Он уже опустился в шезлонг справа от Тедди. Шезлонги стояли так тесно, что подлокотники соприкасались.
— Но ведь это святотатство! — сказал он. — Сущее святотатство!
У него были поразительно мощные ляжки и, когда он вытянул ноги, можно было подумать, что это два отдельных туловища. Одет он был — от стриженой макушки до стоптанных башмаков — с почти классической разностильностью, как одеваются в Новой Англии, отправляясь в круиз: на нем были темно-серые брюки, желтоватые шерстяные носки, рубашка с открытым воротом и твидовый пиджак «в елочку», который приобрел свою благородную потертость не иначе как на престижных семинарах в Йеле, Гарварде или Принстоне.

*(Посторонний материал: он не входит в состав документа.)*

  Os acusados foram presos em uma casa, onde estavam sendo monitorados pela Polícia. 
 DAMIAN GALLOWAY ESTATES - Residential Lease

— Боже правый, какой райский денек, — сказал он с чувством, жмурясь на солнце. — Я просто пасую перед игрой погоды.
Он скрестил свои толстые ноги.
— Вы не поверите, но я, бывало, принимал самый обыкновенный дождливый день за личное оскорбление. А такая погода — это для меня просто манна небесная.
Хотя его манера выражаться выдавала в нем человека образованного, в общепринятом смысле этого слова, было в ней и нечто такое, что должно было, как он, видно, считал в душе, придать его словам особую значительность, ученость и даже оригинальность и увлекательность — в глазах как Тедди, к которому он сейчас обращался, так и тех, кто сидел за ними, если они слушали их разговор. Он искоса глянул на Тедди и улыбнулся.
— А в каких вы взаимоотношениях с погодой? — спросил он.
Нельзя сказать, чтобы его улыбка не относилась к собеседнику, однако, при всей ее открытости, при всем дружелюбии, он как бы предназначал ее самому себе.
— А вас никогда не смущали загадочные атмосферные явления? — продолжал он с улыбкой.
— Не знаю, я не принимаю погоду так близко к сердцу, если вы это имели в виду, — сказал Тедди.
Молодой человек расхохотался, запрокинув голову.
— Прелестно, — восхитился он. — Кстати, меня зовут Боб Никольсон. Не помню, представился ли я вам тогда в гимнастическом зале. Ваше имя я, конечно, знаю.
Тедди слегка отклонился, чтобы засунуть блокнот в задний карман шорт.
— Я смотрел оттуда, как вы пишете, — сказал Никольсон, показывая наверх. — Клянусь Богом, в этой увлеченности было что-то от юного спартанца.